GEO is a public repository that archives high-throughput genomics data including:
- Microarray data
- RNA-seq data
- ChIP-seq data
- And more

## Methods:
1. Download data using GEOparse library
2. Alternative: Download using NCBI E-utilities
3. Process and normalize expression data
4. Differential expression analysis
5. Visualization

In [None]:
# Install required packages
!pip install GEOparse pandas numpy matplotlib seaborn scipy scikit-learn statsmodels requests

In [None]:
import GEOparse
import pandas as pd
import numpy as np
import matplotlib.pyplot as plt
import seaborn as sns
from scipy import stats
from sklearn.decomposition import PCA
from sklearn.preprocessing import StandardScaler
from statsmodels.stats.multitest import multipletests
import requests
import gzip
import os
import warnings
warnings.filterwarnings('ignore')

# Set plotting style
sns.set_style('whitegrid')
plt.rcParams['figure.figsize'] = (12, 8)

## 1. Download GEO Dataset using GEOparse

**Example datasets:**
- GSE48558: Breast cancer vs normal tissue (Microarray)
- GSE62944: Colorectal cancer (RNA-seq)
- GSE68849: Prostate cancer (Microarray)
- GSE183947: Lung cancer (RNA-seq)

We'll use GSE48558 as an example (breast cancer microarray data)

In [None]:
# Download GEO dataset
# This may take a few minutes depending on dataset size

geo_id = "GSE48558"  # Breast cancer dataset

print(f"Downloading {geo_id} from GEO...")
print("This may take several minutes...\n")

# Download and parse
gse = GEOparse.get_GEO(geo=geo_id, destdir="./geo_data")
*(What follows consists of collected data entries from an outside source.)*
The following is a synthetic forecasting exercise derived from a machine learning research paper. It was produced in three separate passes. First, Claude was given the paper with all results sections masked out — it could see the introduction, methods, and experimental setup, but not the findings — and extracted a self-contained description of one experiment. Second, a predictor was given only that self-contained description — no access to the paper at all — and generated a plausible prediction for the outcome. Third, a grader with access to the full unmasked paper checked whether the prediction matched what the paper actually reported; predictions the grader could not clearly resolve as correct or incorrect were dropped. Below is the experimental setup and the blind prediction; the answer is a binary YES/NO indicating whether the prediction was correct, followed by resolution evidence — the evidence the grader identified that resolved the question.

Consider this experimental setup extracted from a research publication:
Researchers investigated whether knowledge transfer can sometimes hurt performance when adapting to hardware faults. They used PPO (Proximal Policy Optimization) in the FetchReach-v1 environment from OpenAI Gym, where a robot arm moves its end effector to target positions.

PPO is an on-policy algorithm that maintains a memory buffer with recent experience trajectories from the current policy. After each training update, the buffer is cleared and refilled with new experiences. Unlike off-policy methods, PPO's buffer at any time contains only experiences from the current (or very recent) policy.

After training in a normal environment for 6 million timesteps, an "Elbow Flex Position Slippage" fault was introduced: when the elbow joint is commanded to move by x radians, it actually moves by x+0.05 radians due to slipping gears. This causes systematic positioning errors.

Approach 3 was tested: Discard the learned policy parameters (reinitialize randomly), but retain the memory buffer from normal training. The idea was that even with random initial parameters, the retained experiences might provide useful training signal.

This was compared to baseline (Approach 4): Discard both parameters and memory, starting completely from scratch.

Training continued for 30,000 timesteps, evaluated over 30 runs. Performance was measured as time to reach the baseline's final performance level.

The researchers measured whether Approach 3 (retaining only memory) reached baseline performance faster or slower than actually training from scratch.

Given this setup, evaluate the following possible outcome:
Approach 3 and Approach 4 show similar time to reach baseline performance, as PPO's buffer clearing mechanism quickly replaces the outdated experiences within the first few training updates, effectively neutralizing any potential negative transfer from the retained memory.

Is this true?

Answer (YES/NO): NO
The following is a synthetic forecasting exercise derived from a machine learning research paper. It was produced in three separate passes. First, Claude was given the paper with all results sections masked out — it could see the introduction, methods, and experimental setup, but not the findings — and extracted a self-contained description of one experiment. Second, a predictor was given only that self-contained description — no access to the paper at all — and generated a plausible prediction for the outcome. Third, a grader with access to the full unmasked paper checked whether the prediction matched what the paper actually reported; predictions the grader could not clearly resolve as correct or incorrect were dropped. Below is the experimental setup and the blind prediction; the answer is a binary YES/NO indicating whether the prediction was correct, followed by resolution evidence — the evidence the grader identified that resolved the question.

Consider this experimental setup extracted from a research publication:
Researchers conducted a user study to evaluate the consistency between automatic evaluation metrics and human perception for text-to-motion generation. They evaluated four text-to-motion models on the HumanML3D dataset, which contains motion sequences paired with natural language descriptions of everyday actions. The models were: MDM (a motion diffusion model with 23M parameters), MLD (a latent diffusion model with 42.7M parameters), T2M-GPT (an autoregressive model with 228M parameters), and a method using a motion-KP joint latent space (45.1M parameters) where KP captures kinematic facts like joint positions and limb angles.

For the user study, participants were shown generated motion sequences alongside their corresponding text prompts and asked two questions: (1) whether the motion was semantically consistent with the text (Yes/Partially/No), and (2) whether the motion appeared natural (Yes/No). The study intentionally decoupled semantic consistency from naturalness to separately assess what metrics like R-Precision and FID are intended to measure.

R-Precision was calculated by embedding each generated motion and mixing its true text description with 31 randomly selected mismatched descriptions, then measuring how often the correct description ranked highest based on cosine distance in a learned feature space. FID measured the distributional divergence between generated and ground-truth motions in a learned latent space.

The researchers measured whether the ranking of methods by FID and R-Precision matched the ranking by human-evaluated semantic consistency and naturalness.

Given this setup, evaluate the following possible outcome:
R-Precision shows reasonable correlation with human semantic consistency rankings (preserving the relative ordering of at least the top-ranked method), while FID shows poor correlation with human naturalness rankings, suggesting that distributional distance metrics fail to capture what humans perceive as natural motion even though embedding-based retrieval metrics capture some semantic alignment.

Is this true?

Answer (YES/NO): NO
print(f"\nDataset downloaded successfully!")
print(f"Title: {gse.metadata['title'][0]}")
print(f"Organism: {gse.metadata['organism'][0]}")
print(f"Platform: {gse.metadata['platform_id'][0]}")
print(f"Number of samples: {len(gse.gsms)}")
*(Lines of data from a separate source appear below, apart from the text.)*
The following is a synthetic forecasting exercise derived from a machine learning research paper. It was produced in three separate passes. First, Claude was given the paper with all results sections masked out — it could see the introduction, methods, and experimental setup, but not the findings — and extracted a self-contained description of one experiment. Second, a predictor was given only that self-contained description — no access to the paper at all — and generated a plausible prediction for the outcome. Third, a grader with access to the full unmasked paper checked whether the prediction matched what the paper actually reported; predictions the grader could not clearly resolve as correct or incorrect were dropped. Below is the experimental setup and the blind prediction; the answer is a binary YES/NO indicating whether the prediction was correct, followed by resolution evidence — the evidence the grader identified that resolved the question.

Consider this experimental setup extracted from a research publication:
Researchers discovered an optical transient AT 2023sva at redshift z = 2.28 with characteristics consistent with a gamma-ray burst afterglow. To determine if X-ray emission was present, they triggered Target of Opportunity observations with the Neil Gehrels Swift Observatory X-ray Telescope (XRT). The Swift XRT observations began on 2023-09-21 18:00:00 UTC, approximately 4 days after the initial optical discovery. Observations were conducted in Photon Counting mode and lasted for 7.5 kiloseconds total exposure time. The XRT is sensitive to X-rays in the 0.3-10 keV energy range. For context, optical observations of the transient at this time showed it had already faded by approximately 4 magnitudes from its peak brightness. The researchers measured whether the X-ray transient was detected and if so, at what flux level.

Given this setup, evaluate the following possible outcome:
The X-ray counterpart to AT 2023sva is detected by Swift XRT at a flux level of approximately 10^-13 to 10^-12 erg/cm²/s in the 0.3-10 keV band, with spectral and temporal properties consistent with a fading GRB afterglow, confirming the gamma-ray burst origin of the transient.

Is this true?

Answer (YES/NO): NO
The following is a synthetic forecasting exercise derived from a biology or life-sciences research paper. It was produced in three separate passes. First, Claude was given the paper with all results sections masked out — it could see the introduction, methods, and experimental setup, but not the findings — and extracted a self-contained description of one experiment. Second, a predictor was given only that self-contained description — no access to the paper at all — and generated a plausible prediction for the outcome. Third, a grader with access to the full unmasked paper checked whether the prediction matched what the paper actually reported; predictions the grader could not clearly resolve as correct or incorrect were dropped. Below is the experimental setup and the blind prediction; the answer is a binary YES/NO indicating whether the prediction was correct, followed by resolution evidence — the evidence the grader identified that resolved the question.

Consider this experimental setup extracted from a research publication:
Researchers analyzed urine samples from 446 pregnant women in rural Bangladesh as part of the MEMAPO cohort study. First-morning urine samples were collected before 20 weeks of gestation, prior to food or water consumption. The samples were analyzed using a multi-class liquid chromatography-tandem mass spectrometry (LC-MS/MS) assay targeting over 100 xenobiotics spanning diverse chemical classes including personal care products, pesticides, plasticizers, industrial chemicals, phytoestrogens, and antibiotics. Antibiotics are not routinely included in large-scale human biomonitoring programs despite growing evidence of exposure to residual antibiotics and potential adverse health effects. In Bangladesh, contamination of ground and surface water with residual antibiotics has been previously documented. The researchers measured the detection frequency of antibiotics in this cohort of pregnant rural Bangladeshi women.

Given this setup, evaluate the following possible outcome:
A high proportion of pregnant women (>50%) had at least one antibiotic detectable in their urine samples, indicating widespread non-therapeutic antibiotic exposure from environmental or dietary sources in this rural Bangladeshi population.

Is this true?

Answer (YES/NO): NO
## 2. Explore Dataset Metadata

In [None]:
# Display dataset information
print("Dataset Summary:")
print(f"Summary: {gse.metadata['summary'][0][:500]}...\n")
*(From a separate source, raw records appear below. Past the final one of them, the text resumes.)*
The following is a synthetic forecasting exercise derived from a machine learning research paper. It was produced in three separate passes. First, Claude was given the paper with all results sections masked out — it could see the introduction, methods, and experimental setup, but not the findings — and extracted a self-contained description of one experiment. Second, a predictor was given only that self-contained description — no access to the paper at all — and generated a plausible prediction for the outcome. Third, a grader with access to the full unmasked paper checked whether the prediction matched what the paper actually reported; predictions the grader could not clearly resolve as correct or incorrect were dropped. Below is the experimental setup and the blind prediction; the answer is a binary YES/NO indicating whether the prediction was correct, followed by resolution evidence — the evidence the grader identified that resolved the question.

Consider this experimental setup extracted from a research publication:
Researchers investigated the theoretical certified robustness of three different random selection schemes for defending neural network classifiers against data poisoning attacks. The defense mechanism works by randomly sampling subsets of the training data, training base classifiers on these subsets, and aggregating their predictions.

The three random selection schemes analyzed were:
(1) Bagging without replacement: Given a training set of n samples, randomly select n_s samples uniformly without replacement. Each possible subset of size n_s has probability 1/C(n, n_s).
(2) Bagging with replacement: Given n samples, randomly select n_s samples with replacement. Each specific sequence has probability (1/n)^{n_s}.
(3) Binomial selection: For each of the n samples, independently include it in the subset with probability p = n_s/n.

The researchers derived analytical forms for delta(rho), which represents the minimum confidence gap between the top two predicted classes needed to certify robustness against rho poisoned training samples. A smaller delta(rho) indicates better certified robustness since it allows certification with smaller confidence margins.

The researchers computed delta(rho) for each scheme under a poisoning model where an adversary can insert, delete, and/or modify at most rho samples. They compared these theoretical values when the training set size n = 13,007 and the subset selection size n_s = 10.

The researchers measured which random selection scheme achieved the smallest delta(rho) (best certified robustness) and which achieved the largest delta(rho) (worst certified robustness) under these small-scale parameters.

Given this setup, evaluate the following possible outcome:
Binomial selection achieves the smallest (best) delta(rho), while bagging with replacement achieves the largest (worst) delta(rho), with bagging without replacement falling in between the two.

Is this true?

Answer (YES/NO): NO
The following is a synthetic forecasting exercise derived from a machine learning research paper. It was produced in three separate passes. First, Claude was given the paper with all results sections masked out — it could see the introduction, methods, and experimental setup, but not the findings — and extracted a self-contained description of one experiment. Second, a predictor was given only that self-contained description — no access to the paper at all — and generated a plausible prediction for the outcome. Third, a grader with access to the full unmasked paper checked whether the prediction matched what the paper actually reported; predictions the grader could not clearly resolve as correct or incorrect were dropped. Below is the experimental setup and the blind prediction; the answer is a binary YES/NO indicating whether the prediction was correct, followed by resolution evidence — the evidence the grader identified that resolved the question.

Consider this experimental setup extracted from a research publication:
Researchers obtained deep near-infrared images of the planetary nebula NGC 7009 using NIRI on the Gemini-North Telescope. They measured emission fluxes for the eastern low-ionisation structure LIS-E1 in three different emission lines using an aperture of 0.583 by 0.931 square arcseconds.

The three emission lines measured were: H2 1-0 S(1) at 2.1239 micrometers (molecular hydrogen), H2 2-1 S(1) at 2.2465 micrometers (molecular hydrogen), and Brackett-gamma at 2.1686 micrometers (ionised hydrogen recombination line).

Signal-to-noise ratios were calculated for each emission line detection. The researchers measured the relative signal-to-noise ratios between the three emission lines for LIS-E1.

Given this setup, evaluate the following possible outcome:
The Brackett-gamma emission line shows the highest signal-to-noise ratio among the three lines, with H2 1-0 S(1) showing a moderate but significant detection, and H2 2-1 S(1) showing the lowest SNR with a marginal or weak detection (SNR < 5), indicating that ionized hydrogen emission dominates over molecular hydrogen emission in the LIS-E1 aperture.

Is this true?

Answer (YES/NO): NO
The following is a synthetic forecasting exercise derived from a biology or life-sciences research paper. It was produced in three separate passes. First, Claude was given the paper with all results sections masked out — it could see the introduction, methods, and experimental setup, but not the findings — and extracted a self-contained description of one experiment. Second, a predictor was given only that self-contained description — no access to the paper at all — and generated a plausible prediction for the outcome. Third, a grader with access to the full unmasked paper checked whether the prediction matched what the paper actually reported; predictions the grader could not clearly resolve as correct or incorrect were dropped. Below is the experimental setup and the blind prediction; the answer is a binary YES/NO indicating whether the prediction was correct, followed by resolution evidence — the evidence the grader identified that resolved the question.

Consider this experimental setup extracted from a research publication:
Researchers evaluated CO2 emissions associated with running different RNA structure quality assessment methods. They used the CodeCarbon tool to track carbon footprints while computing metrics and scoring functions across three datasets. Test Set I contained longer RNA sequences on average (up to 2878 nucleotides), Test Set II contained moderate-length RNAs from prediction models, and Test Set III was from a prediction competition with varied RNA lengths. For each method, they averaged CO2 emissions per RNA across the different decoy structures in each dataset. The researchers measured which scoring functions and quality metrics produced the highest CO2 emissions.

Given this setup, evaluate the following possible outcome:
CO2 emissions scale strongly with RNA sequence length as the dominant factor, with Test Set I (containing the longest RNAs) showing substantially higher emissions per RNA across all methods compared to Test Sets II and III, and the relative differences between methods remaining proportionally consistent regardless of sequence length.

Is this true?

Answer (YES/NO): NO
# Get platform information
platform_id = gse.metadata['platform_id'][0]
print(f"Platform ID: {platform_id}")

# List all samples
print(f"\nSample IDs (first 10):")
sample_ids = list(gse.gsms.keys())
print(sample_ids[:10])

In [None]:
# Extract sample metadata
sample_metadata = []

for gsm_name, gsm in gse.gsms.items():
    # Extract relevant metadata
    metadata_dict = {
        'sample_id': gsm_name,
        'title': gsm.metadata['title'][0] if 'title' in gsm.metadata else 'N/A',
        'source': gsm.metadata['source_name_ch1'][0] if 'source_name_ch1' in gsm.metadata else 'N/A',
    }
    
    # Extract characteristics
    if 'characteristics_ch1' in gsm.metadata:
        for char in gsm.metadata['characteristics_ch1']:
            if ':' in char:
                key, value = char.split(':', 1)
                metadata_dict[key.strip()] = value.strip()
    
    sample_metadata.append(metadata_dict)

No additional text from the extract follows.